The Road to The Machine-Man, Pt. 2
The transhumanist's desire to defeat death is ultimately a futile pursuit
Transhumanism is almost certainly going to become one of the most pressing ethical issues of the 21st century. What is currently a foreign concept to many, will soon force us all to think critically about what it means to be a human, what ‘being made in the image of God’ means, how much of our personhood we allow to be sacrificed to technology, and, most fundamentally, do we have the right to change and enhance what God has declared very good? What the transhumanist desires include: the merging of man and machine; the enhancement of the human body and mind; the alteration of our genetic code; the overcoming of our biological and genetic inheritance1; and the transcendence of natural limitations. Wendell Berry is likely to be proved right in his prediction:
“the next great division of the world will be between people who wish to live as creatures and those who wish to live as machines.”2
In the previous essay in this series, I looked at how the “transhumanist urge”3 seeks to remove all natural physical and mental limitations we as humans are subjected to. This is because they argue that for humanity to flourish, every limitation must be removed. They even speak of the fundamental human right that is behind this “need for morphological freedom”4. The tragedy that the last essay concluded is they are seeking to destroy what has been given to us for our flourishing. These limitations are for our good, it is within their bounds that we work and function at our optimum. Therefore, transhumanists, contrary to their beliefs, are actually working against human flourishing and are creating an environment where environmental destruction, injustice, and vice can proliferate5.

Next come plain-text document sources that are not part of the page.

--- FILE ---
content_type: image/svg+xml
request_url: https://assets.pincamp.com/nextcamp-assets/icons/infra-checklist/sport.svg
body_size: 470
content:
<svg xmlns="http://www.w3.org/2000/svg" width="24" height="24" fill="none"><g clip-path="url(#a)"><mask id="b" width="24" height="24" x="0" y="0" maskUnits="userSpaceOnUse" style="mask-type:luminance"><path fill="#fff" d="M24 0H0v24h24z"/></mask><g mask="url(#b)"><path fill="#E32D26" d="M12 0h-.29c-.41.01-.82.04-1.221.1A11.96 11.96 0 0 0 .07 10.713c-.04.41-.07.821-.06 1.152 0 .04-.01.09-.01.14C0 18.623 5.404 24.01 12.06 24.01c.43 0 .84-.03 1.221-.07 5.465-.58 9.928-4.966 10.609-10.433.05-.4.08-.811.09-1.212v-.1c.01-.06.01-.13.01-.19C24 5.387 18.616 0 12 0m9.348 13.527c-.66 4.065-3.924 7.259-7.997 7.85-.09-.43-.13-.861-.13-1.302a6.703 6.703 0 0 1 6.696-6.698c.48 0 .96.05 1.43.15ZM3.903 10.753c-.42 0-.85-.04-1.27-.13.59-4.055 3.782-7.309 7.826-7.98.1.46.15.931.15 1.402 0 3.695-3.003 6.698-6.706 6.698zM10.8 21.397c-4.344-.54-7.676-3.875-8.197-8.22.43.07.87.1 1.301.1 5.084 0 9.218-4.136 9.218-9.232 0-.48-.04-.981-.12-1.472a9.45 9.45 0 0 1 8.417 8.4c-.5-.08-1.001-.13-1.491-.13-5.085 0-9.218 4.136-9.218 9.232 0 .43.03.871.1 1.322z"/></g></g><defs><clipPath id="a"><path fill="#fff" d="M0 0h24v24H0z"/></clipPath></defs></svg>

There was one limitation, though, that I did not touch on last time. It is the limitation which is the ultimate of all.
Death.
We all know that “Man is like a breath; his days are like a passing shadow.” (Psalm 144:4 ESV) and that death catches up with every one of us. For some of us, this is at the very beginning of our lives. Others of us live for “three scores and ten”. But no matter how long or brief life is - it will end. The transhumanist chafes against this fact, and deep inside they are repulsed. For them, this reality is not a truth to accept but rather a problem that urgently needs solving. And they are going to throw everything behind trying to do so.6
In their own words - why
The words of popular author and futurist Noah Yuval Harari epitomise transhumanist thoughts on death when he states in his bestselling book Homo Deus, that death is a “Crime against humanity and total war should be waged against it.”7 Harari isn’t the only voice decrying death, Max More, one of the founders of the transhumanist movement, forcefully put in his complaint in his seminal “A Letter to Mother Nature”:
“However, with all due respect, we must say that you have in many ways done a poor job with the human constitution. You have made us vulnerable to disease and damage. You compel us to age and die - just as we’re beginning to attain wisdom… What you have made us is glorious, yet deeply flawed … We have decided that it is time to amend the human constitution.”8
The hatred of death in these statements is stark. There is no question that death is their supreme enemy. Humans are full of ingenuity and potential, ideas and dreams, wisdom and strength. Death puts a total end to this all, depriving humanity of future discoveries, works of art, and acts of love. The transhumanist finds this absolutely intolerable. Total and unrelenting war is the only just response. They firmly believe we can only flourish as humans when we have done away with death, and more, that it is humanity’s fundamental right to remove this ultimate limitation to our flourishing. For the transhumanist, a species as wonderful and full of potential as the human does not deserve to die - and must not die.9
How?
Of all the transhumanist’s seemingly sci-fi desires, overcoming death is by far the most far-fetched. How exactly are the transhumanists proposing to achieve this monumental feat? With time, patience, technology, and a good dose of AI. In fact, they would say that they already have good ideas of some promising avenues of research that may defeat death in the future. These range from “mind uploading” where the body may “die”, but the mind (what they would describe as the essence of a person) continues to live on, uploaded into another vessel, to cryogenics where shortly after death, the body is frozen and stored away until technology allows this person to be brought back to life in as close as possible state as to before. Other developments concern reversing the ageing process, and advances in genetically-tailored medical care and gene alteration.
A necessary critique
Time will tell whether this ultimate vision will be reached, but a healthy dose of scepticism is still warranted. Even if the vision is achieved, central questions remain as to whether some of the proposals do indeed prevent the death of the person. For instance, if our personhood is fundamentally embodied, and thus inseparably related to our physical body, simply uploading our mind to a new vessel does not mean that our "person" lives on forever but instead a “digital doppelgänger”10 of ourselves is what continues to exist (not live).